GIVEN ENTRIES.
********************
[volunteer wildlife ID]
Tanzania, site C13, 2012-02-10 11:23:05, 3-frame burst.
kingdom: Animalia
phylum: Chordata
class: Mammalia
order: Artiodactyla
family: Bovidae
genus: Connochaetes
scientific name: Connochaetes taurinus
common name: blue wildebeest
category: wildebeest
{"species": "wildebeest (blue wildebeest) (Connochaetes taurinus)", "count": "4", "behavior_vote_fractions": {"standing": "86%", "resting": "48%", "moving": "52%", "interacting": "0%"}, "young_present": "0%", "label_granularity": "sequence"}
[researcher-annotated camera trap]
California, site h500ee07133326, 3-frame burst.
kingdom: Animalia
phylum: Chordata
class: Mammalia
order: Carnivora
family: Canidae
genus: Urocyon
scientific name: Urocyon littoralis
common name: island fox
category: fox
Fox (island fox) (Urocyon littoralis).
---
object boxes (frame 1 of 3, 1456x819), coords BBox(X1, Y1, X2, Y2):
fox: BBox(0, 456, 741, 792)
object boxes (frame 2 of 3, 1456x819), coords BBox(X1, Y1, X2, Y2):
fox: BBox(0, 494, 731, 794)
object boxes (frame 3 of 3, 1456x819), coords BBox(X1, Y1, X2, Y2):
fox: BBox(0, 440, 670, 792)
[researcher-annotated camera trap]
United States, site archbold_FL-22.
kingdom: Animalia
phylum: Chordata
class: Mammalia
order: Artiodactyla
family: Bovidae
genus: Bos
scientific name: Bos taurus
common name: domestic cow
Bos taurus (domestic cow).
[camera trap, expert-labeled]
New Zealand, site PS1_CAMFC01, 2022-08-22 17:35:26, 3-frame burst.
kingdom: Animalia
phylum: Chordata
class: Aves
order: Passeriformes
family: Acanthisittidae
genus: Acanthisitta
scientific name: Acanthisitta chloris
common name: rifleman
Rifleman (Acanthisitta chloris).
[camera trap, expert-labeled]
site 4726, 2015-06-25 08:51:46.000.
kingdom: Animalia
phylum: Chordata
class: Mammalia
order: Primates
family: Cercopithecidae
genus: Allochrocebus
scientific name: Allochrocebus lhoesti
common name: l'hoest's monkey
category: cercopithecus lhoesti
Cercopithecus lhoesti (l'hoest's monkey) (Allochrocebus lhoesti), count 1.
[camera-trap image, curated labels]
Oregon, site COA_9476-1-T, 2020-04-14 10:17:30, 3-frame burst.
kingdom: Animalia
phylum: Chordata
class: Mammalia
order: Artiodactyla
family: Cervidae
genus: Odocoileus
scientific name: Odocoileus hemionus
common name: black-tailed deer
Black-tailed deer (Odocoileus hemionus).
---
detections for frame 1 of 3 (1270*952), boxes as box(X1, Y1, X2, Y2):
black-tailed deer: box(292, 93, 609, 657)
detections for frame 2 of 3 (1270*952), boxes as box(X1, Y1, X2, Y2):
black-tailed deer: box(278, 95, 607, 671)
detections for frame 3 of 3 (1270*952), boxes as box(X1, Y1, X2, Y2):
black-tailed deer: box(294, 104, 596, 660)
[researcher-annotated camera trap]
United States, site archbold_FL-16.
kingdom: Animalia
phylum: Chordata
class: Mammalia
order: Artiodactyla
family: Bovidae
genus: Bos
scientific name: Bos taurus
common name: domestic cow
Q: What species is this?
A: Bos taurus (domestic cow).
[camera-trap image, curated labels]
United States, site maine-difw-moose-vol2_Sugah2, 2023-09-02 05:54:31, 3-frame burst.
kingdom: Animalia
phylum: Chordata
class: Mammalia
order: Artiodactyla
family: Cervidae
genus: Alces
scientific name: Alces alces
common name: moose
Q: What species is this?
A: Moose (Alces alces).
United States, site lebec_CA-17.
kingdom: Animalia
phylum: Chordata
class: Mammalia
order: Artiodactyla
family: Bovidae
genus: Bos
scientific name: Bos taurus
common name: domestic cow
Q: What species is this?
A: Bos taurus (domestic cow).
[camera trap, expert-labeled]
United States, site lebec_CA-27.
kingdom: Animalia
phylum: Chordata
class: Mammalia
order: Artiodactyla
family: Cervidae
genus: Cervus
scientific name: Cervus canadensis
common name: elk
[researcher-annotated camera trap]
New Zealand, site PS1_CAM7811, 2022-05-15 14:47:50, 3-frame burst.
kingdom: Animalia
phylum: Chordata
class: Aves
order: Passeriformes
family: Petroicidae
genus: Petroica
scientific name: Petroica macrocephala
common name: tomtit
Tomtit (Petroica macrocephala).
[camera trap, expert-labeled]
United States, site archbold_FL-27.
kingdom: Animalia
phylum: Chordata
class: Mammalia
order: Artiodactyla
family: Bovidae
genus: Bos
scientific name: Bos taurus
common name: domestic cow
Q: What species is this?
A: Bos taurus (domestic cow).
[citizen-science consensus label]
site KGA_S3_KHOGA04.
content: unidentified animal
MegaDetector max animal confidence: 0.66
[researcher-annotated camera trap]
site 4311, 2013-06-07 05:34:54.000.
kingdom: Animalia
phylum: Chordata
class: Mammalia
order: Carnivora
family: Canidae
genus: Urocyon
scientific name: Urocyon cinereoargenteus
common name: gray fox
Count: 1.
********************
TASK ITEM. Quote all of the entries verbatim.

RESULT.
[volunteer wildlife ID]
Tanzania, site C13, 2012-02-10 11:23:05, 3-frame burst.
kingdom: Animalia
phylum: Chordata
class: Mammalia
order: Artiodactyla
family: Bovidae
genus: Connochaetes
scientific name: Connochaetes taurinus
common name: blue wildebeest
category: wildebeest
{"species": "wildebeest (blue wildebeest) (Connochaetes taurinus)", "count": "4", "behavior_vote_fractions": {"standing": "86%", "resting": "48%", "moving": "52%", "interacting": "0%"}, "young_present": "0%", "label_granularity": "sequence"}
[researcher-annotated camera trap]
California, site h500ee07133326, 3-frame burst.
kingdom: Animalia
phylum: Chordata
class: Mammalia
order: Carnivora
family: Canidae
genus: Urocyon
scientific name: Urocyon littoralis
common name: island fox
category: fox
Fox (island fox) (Urocyon littoralis).
---
object boxes (frame 1 of 3, 1456x819), coords BBox(X1, Y1, X2, Y2):
fox: BBox(0, 456, 741, 792)
object boxes (frame 2 of 3, 1456x819), coords BBox(X1, Y1, X2, Y2):
fox: BBox(0, 494, 731, 794)
object boxes (frame 3 of 3, 1456x819), coords BBox(X1, Y1, X2, Y2):
fox: BBox(0, 440, 670, 792)
[researcher-annotated camera trap]
United States, site archbold_FL-22.
kingdom: Animalia
phylum: Chordata
class: Mammalia
order: Artiodactyla
family: Bovidae
genus: Bos
scientific name: Bos taurus
common name: domestic cow
Bos taurus (domestic cow).
[camera trap, expert-labeled]
New Zealand, site PS1_CAMFC01, 2022-08-22 17:35:26, 3-frame burst.
kingdom: Animalia
phylum: Chordata
class: Aves
order: Passeriformes
family: Acanthisittidae
genus: Acanthisitta
scientific name: Acanthisitta chloris
common name: rifleman
Rifleman (Acanthisitta chloris).
[camera trap, expert-labeled]
site 4726, 2015-06-25 08:51:46.000.
kingdom: Animalia
phylum: Chordata
class: Mammalia
order: Primates
family: Cercopithecidae
genus: Allochrocebus
scientific name: Allochrocebus lhoesti
common name: l'hoest's monkey
category: cercopithecus lhoesti
Cercopithecus lhoesti (l'hoest's monkey) (Allochrocebus lhoesti), count 1.
[camera-trap image, curated labels]
Oregon, site COA_9476-1-T, 2020-04-14 10:17:30, 3-frame burst.
kingdom: Animalia
phylum: Chordata
class: Mammalia
order: Artiodactyla
family: Cervidae
genus: Odocoileus
scientific name: Odocoileus hemionus
common name: black-tailed deer
Black-tailed deer (Odocoileus hemionus).
---
detections for frame 1 of 3 (1270*952), boxes as box(X1, Y1, X2, Y2):
black-tailed deer: box(292, 93, 609, 657)
detections for frame 2 of 3 (1270*952), boxes as box(X1, Y1, X2, Y2):
black-tailed deer: box(278, 95, 607, 671)
detections for frame 3 of 3 (1270*952), boxes as box(X1, Y1, X2, Y2):
black-tailed deer: box(294, 104, 596, 660)
[researcher-annotated camera trap]
United States, site archbold_FL-16.
kingdom: Animalia
phylum: Chordata
class: Mammalia
order: Artiodactyla
family: Bovidae
genus: Bos
scientific name: Bos taurus
common name: domestic cow
Q: What species is this?
A: Bos taurus (domestic cow).
[camera-trap image, curated labels]
United States, site maine-difw-moose-vol2_Sugah2, 2023-09-02 05:54:31, 3-frame burst.
kingdom: Animalia
phylum: Chordata
class: Mammalia
order: Artiodactyla
family: Cervidae
genus: Alces
scientific name: Alces alces
common name: moose
Q: What species is this?
A: Moose (Alces alces).
United States, site lebec_CA-17.
kingdom: Animalia
phylum: Chordata
class: Mammalia
order: Artiodactyla
family: Bovidae
genus: Bos
scientific name: Bos taurus
common name: domestic cow
Q: What species is this?
A: Bos taurus (domestic cow).
[camera trap, expert-labeled]
United States, site lebec_CA-27.
kingdom: Animalia
phylum: Chordata
class: Mammalia
order: Artiodactyla
family: Cervidae
genus: Cervus
scientific name: Cervus canadensis
common name: elk
[researcher-annotated camera trap]
New Zealand, site PS1_CAM7811, 2022-05-15 14:47:50, 3-frame burst.
kingdom: Animalia
phylum: Chordata
class: Aves
order: Passeriformes
family: Petroicidae
genus: Petroica
scientific name: Petroica macrocephala
common name: tomtit
Tomtit (Petroica macrocephala).
[camera trap, expert-labeled]
United States, site archbold_FL-27.
kingdom: Animalia
phylum: Chordata
class: Mammalia
order: Artiodactyla
family: Bovidae
genus: Bos
scientific name: Bos taurus
common name: domestic cow
Q: What species is this?
A: Bos taurus (domestic cow).
[citizen-science consensus label]
site KGA_S3_KHOGA04.
content: unidentified animal
MegaDetector max animal confidence: 0.66
[researcher-annotated camera trap]
site 4311, 2013-06-07 05:34:54.000.
kingdom: Animalia
phylum: Chordata
class: Mammalia
order: Carnivora
family: Canidae
genus: Urocyon
scientific name: Urocyon cinereoargenteus
common name: gray fox
Count: 1.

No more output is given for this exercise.